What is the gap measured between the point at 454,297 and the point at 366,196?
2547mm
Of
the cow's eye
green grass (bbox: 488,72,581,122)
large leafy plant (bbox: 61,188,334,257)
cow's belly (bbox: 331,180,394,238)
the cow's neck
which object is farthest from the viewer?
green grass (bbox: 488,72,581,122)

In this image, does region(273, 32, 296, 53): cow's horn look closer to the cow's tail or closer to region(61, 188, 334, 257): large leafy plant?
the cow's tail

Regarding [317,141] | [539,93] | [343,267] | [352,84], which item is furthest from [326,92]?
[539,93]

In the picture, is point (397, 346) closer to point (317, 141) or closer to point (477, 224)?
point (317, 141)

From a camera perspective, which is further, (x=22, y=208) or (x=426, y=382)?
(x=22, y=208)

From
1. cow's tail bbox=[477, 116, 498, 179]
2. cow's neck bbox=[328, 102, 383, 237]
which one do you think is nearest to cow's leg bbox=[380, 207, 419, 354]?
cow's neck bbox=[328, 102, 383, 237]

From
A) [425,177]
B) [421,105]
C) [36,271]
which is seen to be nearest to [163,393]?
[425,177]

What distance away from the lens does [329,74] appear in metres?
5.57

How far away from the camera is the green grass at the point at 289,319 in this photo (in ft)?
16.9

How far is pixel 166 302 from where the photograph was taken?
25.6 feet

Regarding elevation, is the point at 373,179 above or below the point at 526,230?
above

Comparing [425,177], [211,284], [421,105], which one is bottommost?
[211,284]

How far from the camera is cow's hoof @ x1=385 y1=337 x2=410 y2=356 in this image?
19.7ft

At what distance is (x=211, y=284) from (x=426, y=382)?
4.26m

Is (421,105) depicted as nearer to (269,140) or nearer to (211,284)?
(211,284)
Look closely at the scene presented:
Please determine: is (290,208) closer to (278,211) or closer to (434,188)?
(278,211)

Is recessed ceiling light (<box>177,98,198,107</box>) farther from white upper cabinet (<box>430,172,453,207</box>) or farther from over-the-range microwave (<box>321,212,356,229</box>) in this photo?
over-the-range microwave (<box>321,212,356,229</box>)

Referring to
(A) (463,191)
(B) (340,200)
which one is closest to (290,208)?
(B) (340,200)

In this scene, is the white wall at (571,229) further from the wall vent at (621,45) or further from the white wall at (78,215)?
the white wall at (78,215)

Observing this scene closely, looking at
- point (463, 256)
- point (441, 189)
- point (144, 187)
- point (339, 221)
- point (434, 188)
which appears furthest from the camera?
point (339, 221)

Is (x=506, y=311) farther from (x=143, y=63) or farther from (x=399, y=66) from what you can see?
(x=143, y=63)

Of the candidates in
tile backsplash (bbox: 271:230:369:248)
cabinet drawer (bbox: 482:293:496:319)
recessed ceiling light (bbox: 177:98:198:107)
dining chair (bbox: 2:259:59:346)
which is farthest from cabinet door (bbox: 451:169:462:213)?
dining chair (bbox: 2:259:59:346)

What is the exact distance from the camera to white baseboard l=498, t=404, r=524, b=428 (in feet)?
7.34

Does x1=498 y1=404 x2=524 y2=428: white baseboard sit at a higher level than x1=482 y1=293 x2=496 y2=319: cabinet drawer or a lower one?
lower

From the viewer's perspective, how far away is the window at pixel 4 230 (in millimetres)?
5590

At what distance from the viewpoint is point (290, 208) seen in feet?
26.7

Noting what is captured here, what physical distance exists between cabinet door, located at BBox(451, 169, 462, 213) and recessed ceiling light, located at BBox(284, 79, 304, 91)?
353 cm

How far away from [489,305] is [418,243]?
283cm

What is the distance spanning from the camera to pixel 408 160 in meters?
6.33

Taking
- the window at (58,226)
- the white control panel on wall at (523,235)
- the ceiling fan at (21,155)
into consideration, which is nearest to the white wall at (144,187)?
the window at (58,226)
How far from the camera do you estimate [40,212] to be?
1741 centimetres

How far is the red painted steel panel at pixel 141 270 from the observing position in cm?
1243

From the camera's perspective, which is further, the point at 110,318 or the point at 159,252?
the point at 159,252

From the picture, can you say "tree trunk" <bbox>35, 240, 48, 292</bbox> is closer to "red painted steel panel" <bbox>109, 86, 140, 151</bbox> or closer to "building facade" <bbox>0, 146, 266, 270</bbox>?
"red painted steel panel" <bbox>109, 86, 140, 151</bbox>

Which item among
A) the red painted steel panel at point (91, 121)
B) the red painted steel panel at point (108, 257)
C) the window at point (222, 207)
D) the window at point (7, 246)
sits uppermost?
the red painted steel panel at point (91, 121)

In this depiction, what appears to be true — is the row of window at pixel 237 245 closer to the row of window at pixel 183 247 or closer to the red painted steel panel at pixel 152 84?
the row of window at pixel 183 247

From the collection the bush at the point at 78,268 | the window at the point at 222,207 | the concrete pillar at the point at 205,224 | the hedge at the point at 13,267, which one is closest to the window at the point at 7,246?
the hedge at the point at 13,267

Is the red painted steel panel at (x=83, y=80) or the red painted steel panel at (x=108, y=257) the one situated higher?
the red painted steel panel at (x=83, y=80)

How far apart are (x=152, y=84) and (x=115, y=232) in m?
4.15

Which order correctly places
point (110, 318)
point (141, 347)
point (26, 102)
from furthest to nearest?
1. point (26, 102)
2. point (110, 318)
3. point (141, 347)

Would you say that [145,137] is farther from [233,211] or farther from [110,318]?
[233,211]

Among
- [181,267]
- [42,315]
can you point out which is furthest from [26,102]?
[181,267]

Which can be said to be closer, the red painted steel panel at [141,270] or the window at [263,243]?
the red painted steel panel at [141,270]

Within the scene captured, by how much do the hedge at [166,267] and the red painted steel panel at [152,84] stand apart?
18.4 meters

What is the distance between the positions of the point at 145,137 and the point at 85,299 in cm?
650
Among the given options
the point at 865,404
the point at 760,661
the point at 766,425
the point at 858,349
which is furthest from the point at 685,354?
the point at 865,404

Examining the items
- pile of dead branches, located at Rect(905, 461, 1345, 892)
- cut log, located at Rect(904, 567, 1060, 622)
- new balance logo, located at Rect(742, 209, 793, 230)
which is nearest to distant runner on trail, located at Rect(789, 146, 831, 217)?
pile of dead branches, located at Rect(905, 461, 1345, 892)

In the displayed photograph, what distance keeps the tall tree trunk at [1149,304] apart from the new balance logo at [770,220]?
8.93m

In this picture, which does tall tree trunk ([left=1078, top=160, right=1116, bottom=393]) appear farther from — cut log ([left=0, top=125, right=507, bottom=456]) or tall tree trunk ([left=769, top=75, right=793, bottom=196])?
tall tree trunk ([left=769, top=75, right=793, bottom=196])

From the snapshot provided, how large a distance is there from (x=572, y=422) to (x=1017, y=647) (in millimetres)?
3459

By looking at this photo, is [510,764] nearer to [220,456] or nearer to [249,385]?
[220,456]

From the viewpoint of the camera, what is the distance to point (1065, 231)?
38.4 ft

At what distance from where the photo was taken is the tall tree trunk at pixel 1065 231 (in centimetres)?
· · ·
* **Requirement**:
Copy every line of the material, please, keeping it exactly the same.

* **Result below**:
What is the gap measured between the point at 454,297 and the point at 366,196?
2547mm
Of
the cow's eye
green grass (bbox: 488,72,581,122)
large leafy plant (bbox: 61,188,334,257)
cow's belly (bbox: 331,180,394,238)
the cow's neck
which object is farthest from the viewer?
green grass (bbox: 488,72,581,122)

In this image, does region(273, 32, 296, 53): cow's horn look closer to the cow's tail or closer to region(61, 188, 334, 257): large leafy plant?
the cow's tail

Regarding [317,141] | [539,93] | [343,267] | [352,84], which item is furthest from [326,92]?
[539,93]

In the picture, is point (397, 346) closer to point (317, 141) or closer to point (477, 224)?
point (317, 141)

From a camera perspective, which is further, (x=22, y=208) or (x=426, y=382)?
(x=22, y=208)

From
1. cow's tail bbox=[477, 116, 498, 179]
2. cow's neck bbox=[328, 102, 383, 237]
which one do you think is nearest to cow's leg bbox=[380, 207, 419, 354]?
cow's neck bbox=[328, 102, 383, 237]

From
A) [425,177]
B) [421,105]
C) [36,271]
which is seen to be nearest to [163,393]?
[425,177]

What distance away from the lens does [329,74] appear in metres?
5.57

How far away from the camera is the green grass at the point at 289,319 in this photo (in ft)?
16.9

How far is pixel 166 302 from where the photograph was taken?
25.6 feet

Regarding elevation, is the point at 373,179 above or below the point at 526,230?
above

Comparing [425,177], [211,284], [421,105], which one is bottommost?
[211,284]

How far from the camera is cow's hoof @ x1=385 y1=337 x2=410 y2=356 in this image?
19.7ft

At what distance is (x=211, y=284) from (x=426, y=382)?
4.26m

Is (421,105) depicted as nearer to (269,140) or nearer to (211,284)?
(211,284)
Look closely at the scene presented:
Please determine: is (290,208) closer to (278,211) or closer to (434,188)?
(278,211)

Is recessed ceiling light (<box>177,98,198,107</box>) farther from white upper cabinet (<box>430,172,453,207</box>) or farther from over-the-range microwave (<box>321,212,356,229</box>) in this photo?
over-the-range microwave (<box>321,212,356,229</box>)

Referring to
(A) (463,191)
(B) (340,200)
which one is closest to (290,208)?
(B) (340,200)

In this scene, is the white wall at (571,229) further from the wall vent at (621,45) or further from the white wall at (78,215)?
the white wall at (78,215)

Observing this scene closely, looking at
- point (463, 256)
- point (441, 189)
- point (144, 187)
- point (339, 221)
- point (434, 188)
which appears furthest from the camera?
point (339, 221)

Is (x=506, y=311) farther from (x=143, y=63) or farther from (x=399, y=66) from what you can see?
(x=143, y=63)

Of the candidates in
tile backsplash (bbox: 271:230:369:248)
cabinet drawer (bbox: 482:293:496:319)
recessed ceiling light (bbox: 177:98:198:107)
dining chair (bbox: 2:259:59:346)
which is farthest from cabinet door (bbox: 451:169:462:213)?
dining chair (bbox: 2:259:59:346)

What is the exact distance from the camera to white baseboard l=498, t=404, r=524, b=428 (in feet)?
7.34

Does x1=498 y1=404 x2=524 y2=428: white baseboard sit at a higher level than x1=482 y1=293 x2=496 y2=319: cabinet drawer or a lower one?
lower

From the viewer's perspective, how far away is the window at pixel 4 230 (in millimetres)?
5590

At what distance from the viewpoint is point (290, 208) seen in feet?
26.7

Noting what is captured here, what physical distance exists between cabinet door, located at BBox(451, 169, 462, 213) and recessed ceiling light, located at BBox(284, 79, 304, 91)?
353 cm

How far away from [489,305] is [418,243]?
283cm

What is the distance spanning from the camera to pixel 408 160 in meters?
6.33

Taking
- the window at (58,226)
- the white control panel on wall at (523,235)
- the ceiling fan at (21,155)
into consideration, which is nearest to the white wall at (144,187)?
the window at (58,226)
How far from the camera do you estimate [40,212] to be?
1741 centimetres

How far is the red painted steel panel at pixel 141 270 from the observing position in cm?
1243

From the camera's perspective, which is further, the point at 110,318 or the point at 159,252?
the point at 159,252

From the picture, can you say "tree trunk" <bbox>35, 240, 48, 292</bbox> is closer to "red painted steel panel" <bbox>109, 86, 140, 151</bbox> or closer to "building facade" <bbox>0, 146, 266, 270</bbox>?
"red painted steel panel" <bbox>109, 86, 140, 151</bbox>

Which item among
A) the red painted steel panel at point (91, 121)
B) the red painted steel panel at point (108, 257)
C) the window at point (222, 207)
D) the window at point (7, 246)
sits uppermost?
the red painted steel panel at point (91, 121)

In this depiction, what appears to be true — is the row of window at pixel 237 245 closer to the row of window at pixel 183 247 or closer to the red painted steel panel at pixel 152 84?
the row of window at pixel 183 247

From the collection the bush at the point at 78,268 | the window at the point at 222,207 | the concrete pillar at the point at 205,224 | the hedge at the point at 13,267, which one is closest to the window at the point at 7,246?
the hedge at the point at 13,267

Is the red painted steel panel at (x=83, y=80) or the red painted steel panel at (x=108, y=257) the one situated higher?
the red painted steel panel at (x=83, y=80)

How far apart are (x=152, y=84) and (x=115, y=232) in m?
4.15

Which order correctly places
point (110, 318)
point (141, 347)
point (26, 102)
from furthest to nearest?
1. point (26, 102)
2. point (110, 318)
3. point (141, 347)

Would you say that [145,137] is farther from [233,211] or farther from [110,318]?
[233,211]

Among
- [181,267]
- [42,315]
can you point out which is furthest from [26,102]?
[181,267]

Which can be said to be closer, the red painted steel panel at [141,270] or the window at [263,243]?
the red painted steel panel at [141,270]

Within the scene captured, by how much do the hedge at [166,267] and the red painted steel panel at [152,84] stand apart?
18.4 meters

What is the distance between the positions of the point at 145,137 and the point at 85,299 in cm?
650
Among the given options
the point at 865,404
the point at 760,661
the point at 766,425
the point at 858,349
which is furthest from the point at 685,354?
the point at 865,404

Examining the items
- pile of dead branches, located at Rect(905, 461, 1345, 892)
- cut log, located at Rect(904, 567, 1060, 622)
- new balance logo, located at Rect(742, 209, 793, 230)
which is nearest to distant runner on trail, located at Rect(789, 146, 831, 217)?
pile of dead branches, located at Rect(905, 461, 1345, 892)

In the displayed photograph, what distance keeps the tall tree trunk at [1149,304] apart from the new balance logo at [770,220]?
8.93m

In this picture, which does tall tree trunk ([left=1078, top=160, right=1116, bottom=393]) appear farther from — cut log ([left=0, top=125, right=507, bottom=456]) or tall tree trunk ([left=769, top=75, right=793, bottom=196])?
tall tree trunk ([left=769, top=75, right=793, bottom=196])

From the snapshot provided, how large a distance is there from (x=572, y=422) to (x=1017, y=647) (in millimetres)?
3459

By looking at this photo, is [510,764] nearer to [220,456] or nearer to [249,385]?
[220,456]

From the viewpoint of the camera, what is the distance to point (1065, 231)?
38.4 ft

At what distance from where the photo was taken is the tall tree trunk at pixel 1065 231 (in centimetres)?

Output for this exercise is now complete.